◆ **元の文章**

浜松市のホームページでは、課税されている方が亡くなった場合や土地・建物などの相続が発生した場合に手続きが必要であることを案内しています。ご存じのとおり、相続が発生した場合、被相続人(亡くなられた方)が地主だった場合は相続財産額が大きくなる傾向があります。不動産をはじめとする大切な財産を円満な形でしっかりと相続人(財産を受け取る方)に引き継ぐためには、生前からの相続対策が不可欠です。

そこで本コラムでは、地主の方が相続対策で気をつけるべきポイントについて、ベリーベスト法律事務所 浜松オフィスの弁護士が解説します。

1、地主が円満に遺産相続するための対策方法

まず、基本的な相続対策について紹介します。

  1. (1)財産の分割や組み換え

    まずは、金融資産や不動産など多様な相続財産について調査を行い、どのような財産が、どこに、どのくらいあるのかをしっかりと把握します。この段階で財産の一覧表を作っておくことをおすすめします。

    全財産の内容を把握することで、より精度の高い相続税総額のシミュレーションが可能になるはずです。また、このとき一団の土地など相続人のあいだで公平に分割することが難しい資産が見つかることがあります。このような資産の場合、相続税評価額を考慮しながら売却して現金や生命保険への組み換え、あるいは他の分割された不動産に組み替えることを検討できます。

    なお、この一覧表は、次項で解説する遺言書を作成した際に「財産目録」として活用することができるでしょう。

◆ **与えられた記録**
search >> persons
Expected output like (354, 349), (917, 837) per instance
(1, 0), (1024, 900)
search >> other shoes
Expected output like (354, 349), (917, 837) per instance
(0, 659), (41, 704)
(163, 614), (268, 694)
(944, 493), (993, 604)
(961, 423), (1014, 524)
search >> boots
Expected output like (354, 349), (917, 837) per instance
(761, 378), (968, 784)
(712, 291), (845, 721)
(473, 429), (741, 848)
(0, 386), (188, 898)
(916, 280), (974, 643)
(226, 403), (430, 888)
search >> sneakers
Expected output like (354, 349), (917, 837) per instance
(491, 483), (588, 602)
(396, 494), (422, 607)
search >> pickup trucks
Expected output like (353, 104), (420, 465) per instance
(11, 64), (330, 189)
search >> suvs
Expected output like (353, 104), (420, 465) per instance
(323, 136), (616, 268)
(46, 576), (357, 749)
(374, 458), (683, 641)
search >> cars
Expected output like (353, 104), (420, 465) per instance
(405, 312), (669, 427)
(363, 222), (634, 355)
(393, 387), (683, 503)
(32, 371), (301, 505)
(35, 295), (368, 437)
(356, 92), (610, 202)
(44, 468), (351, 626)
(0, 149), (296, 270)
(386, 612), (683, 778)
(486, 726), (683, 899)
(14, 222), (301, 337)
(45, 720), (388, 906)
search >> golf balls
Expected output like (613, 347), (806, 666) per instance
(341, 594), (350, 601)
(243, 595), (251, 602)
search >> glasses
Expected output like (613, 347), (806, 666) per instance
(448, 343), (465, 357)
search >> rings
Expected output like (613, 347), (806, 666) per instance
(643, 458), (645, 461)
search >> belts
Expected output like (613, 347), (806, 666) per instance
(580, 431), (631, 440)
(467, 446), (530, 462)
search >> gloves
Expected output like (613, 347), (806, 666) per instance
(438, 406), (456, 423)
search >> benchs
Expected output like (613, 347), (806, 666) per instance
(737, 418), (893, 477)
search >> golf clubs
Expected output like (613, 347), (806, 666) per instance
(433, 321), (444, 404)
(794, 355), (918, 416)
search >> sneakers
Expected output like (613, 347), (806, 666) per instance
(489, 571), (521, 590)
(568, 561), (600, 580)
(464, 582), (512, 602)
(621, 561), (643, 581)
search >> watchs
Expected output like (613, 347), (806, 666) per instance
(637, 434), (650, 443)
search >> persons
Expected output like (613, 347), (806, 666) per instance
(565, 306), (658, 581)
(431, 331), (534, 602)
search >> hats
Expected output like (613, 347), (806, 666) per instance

◆ **やること**
A - 記録のうち、「search >> rings」を含む行から「(737, 418), (893, 477)」を含む行までについて、答えの座標の数値すべてに124を足し、指示の行も含めて各行をもう一度書き出してください。
B - 相続対策の文章を、示された最後の文の次から書き継ぐこと。
相続対策の文章と記録は、互いに別個の資料である。

◆ **最終結果**
A -
search >> rings
Expected output like (613, 347), (806, 666) per instance
(767, 582), (769, 585)
search >> belts
Expected output like (613, 347), (806, 666) per instance
(704, 555), (755, 564)
(591, 570), (654, 586)
search >> gloves
Expected output like (613, 347), (806, 666) per instance
(562, 530), (580, 547)
search >> benchs
Expected output like (613, 347), (806, 666) per instance
(861, 542), (1017, 601)

B -
  2. (2)遺言の作成

    洗い出した相続財産を相続人が相続しやすい形で分割したら、誰に・何を・どのくらいの割合で相続させるか検討したうえで遺言書を作成しておくことも一案です。

    「遺言」とは、死亡した人の意思表示を文書で示すものです。そして、遺言の内容は、その実現は相続人などの関係者が互いに協力するということを前提に、民法第960条以下の規定により強い法的拘束力を有しています。

    相続対策でもっとも重要なポイントのひとつは、ご自身が死亡したあとに相続人が何も争いごともなく円満に遺産を分割できるようにしておくことです。相続税の優遇制度の活用を視野に入れた相続の手続きには、期限があるものが少なくありません。財産目録と遺言書を作成しておくことは、相続人に対する思いやりといっても過言ではないでしょう。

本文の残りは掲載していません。